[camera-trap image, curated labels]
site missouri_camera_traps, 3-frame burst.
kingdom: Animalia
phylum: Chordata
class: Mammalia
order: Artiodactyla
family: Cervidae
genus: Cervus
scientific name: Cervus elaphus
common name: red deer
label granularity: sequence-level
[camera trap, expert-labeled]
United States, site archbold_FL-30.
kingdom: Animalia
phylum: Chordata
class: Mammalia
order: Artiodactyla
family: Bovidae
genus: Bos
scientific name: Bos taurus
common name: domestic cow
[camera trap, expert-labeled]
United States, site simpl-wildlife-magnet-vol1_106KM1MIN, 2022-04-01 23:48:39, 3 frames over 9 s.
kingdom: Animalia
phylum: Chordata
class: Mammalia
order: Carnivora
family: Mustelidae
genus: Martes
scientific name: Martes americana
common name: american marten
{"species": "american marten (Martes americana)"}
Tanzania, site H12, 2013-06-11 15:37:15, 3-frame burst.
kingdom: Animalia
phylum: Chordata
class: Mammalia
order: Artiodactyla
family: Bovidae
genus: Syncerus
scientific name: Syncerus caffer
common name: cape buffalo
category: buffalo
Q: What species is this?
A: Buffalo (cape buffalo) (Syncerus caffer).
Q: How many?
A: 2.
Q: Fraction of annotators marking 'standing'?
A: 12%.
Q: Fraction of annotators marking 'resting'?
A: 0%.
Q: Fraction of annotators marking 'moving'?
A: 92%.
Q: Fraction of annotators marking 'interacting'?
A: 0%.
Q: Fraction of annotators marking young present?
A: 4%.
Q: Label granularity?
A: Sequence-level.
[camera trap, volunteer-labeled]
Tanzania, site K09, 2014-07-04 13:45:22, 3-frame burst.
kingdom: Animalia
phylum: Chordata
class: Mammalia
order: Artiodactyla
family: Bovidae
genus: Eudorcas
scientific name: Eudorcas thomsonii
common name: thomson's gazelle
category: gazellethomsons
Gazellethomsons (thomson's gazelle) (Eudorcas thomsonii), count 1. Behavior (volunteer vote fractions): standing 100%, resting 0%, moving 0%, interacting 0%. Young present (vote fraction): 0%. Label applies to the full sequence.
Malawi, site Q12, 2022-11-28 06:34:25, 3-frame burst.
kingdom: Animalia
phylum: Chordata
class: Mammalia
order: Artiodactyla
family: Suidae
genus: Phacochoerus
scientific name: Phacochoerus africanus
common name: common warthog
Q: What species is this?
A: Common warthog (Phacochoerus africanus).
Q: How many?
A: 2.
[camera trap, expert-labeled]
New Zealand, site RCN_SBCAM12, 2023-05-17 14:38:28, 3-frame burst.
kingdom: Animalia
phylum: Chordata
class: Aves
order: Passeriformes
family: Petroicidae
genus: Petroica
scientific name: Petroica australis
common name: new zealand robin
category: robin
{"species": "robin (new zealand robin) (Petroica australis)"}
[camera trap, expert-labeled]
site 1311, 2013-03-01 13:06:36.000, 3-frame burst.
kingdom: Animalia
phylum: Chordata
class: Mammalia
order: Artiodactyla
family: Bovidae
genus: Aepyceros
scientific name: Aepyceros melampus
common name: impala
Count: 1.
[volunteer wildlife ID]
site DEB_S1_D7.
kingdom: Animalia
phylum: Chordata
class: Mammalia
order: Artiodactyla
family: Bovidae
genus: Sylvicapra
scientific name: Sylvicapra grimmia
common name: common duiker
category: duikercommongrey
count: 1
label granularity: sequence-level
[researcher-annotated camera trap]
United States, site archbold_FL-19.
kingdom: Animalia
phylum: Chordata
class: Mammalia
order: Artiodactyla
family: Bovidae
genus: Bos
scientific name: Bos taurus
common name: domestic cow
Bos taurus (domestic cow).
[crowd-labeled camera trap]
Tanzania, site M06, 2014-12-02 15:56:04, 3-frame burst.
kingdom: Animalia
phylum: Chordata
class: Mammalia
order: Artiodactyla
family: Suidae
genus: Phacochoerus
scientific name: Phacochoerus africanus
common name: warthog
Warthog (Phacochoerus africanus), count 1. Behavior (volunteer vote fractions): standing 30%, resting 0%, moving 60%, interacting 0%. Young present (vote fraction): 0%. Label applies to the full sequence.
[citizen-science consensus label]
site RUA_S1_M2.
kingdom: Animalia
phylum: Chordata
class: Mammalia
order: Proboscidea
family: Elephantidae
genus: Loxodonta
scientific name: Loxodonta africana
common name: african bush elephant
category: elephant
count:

• • • • • • •

● What the exercise asks
Output all of the data exactly.

● Response
[camera-trap image, curated labels]
site missouri_camera_traps, 3-frame burst.
kingdom: Animalia
phylum: Chordata
class: Mammalia
order: Artiodactyla
family: Cervidae
genus: Cervus
scientific name: Cervus elaphus
common name: red deer
label granularity: sequence-level
[camera trap, expert-labeled]
United States, site archbold_FL-30.
kingdom: Animalia
phylum: Chordata
class: Mammalia
order: Artiodactyla
family: Bovidae
genus: Bos
scientific name: Bos taurus
common name: domestic cow
[camera trap, expert-labeled]
United States, site simpl-wildlife-magnet-vol1_106KM1MIN, 2022-04-01 23:48:39, 3 frames over 9 s.
kingdom: Animalia
phylum: Chordata
class: Mammalia
order: Carnivora
family: Mustelidae
genus: Martes
scientific name: Martes americana
common name: american marten
{"species": "american marten (Martes americana)"}
Tanzania, site H12, 2013-06-11 15:37:15, 3-frame burst.
kingdom: Animalia
phylum: Chordata
class: Mammalia
order: Artiodactyla
family: Bovidae
genus: Syncerus
scientific name: Syncerus caffer
common name: cape buffalo
category: buffalo
Q: What species is this?
A: Buffalo (cape buffalo) (Syncerus caffer).
Q: How many?
A: 2.
Q: Fraction of annotators marking 'standing'?
A: 12%.
Q: Fraction of annotators marking 'resting'?
A: 0%.
Q: Fraction of annotators marking 'moving'?
A: 92%.
Q: Fraction of annotators marking 'interacting'?
A: 0%.
Q: Fraction of annotators marking young present?
A: 4%.
Q: Label granularity?
A: Sequence-level.
[camera trap, volunteer-labeled]
Tanzania, site K09, 2014-07-04 13:45:22, 3-frame burst.
kingdom: Animalia
phylum: Chordata
class: Mammalia
order: Artiodactyla
family: Bovidae
genus: Eudorcas
scientific name: Eudorcas thomsonii
common name: thomson's gazelle
category: gazellethomsons
Gazellethomsons (thomson's gazelle) (Eudorcas thomsonii), count 1. Behavior (volunteer vote fractions): standing 100%, resting 0%, moving 0%, interacting 0%. Young present (vote fraction): 0%. Label applies to the full sequence.
Malawi, site Q12, 2022-11-28 06:34:25, 3-frame burst.
kingdom: Animalia
phylum: Chordata
class: Mammalia
order: Artiodactyla
family: Suidae
genus: Phacochoerus
scientific name: Phacochoerus africanus
common name: common warthog
Q: What species is this?
A: Common warthog (Phacochoerus africanus).
Q: How many?
A: 2.
[camera trap, expert-labeled]
New Zealand, site RCN_SBCAM12, 2023-05-17 14:38:28, 3-frame burst.
kingdom: Animalia
phylum: Chordata
class: Aves
order: Passeriformes
family: Petroicidae
genus: Petroica
scientific name: Petroica australis
common name: new zealand robin
category: robin
{"species": "robin (new zealand robin) (Petroica australis)"}
[camera trap, expert-labeled]
site 1311, 2013-03-01 13:06:36.000, 3-frame burst.
kingdom: Animalia
phylum: Chordata
class: Mammalia
order: Artiodactyla
family: Bovidae
genus: Aepyceros
scientific name: Aepyceros melampus
common name: impala
Count: 1.
[volunteer wildlife ID]
site DEB_S1_D7.
kingdom: Animalia
phylum: Chordata
class: Mammalia
order: Artiodactyla
family: Bovidae
genus: Sylvicapra
scientific name: Sylvicapra grimmia
common name: common duiker
category: duikercommongrey
count: 1
label granularity: sequence-level
[researcher-annotated camera trap]
United States, site archbold_FL-19.
kingdom: Animalia
phylum: Chordata
class: Mammalia
order: Artiodactyla
family: Bovidae
genus: Bos
scientific name: Bos taurus
common name: domestic cow
Bos taurus (domestic cow).
[crowd-labeled camera trap]
Tanzania, site M06, 2014-12-02 15:56:04, 3-frame burst.
kingdom: Animalia
phylum: Chordata
class: Mammalia
order: Artiodactyla
family: Suidae
genus: Phacochoerus
scientific name: Phacochoerus africanus
common name: warthog
Warthog (Phacochoerus africanus), count 1. Behavior (volunteer vote fractions): standing 30%, resting 0%, moving 60%, interacting 0%. Young present (vote fraction): 0%. Label applies to the full sequence.
[citizen-science consensus label]
site RUA_S1_M2.
kingdom: Animalia
phylum: Chordata
class: Mammalia
order: Proboscidea
family: Elephantidae
genus: Loxodonta
scientific name: Loxodonta africana
common name: african bush elephant
category: elephant
count:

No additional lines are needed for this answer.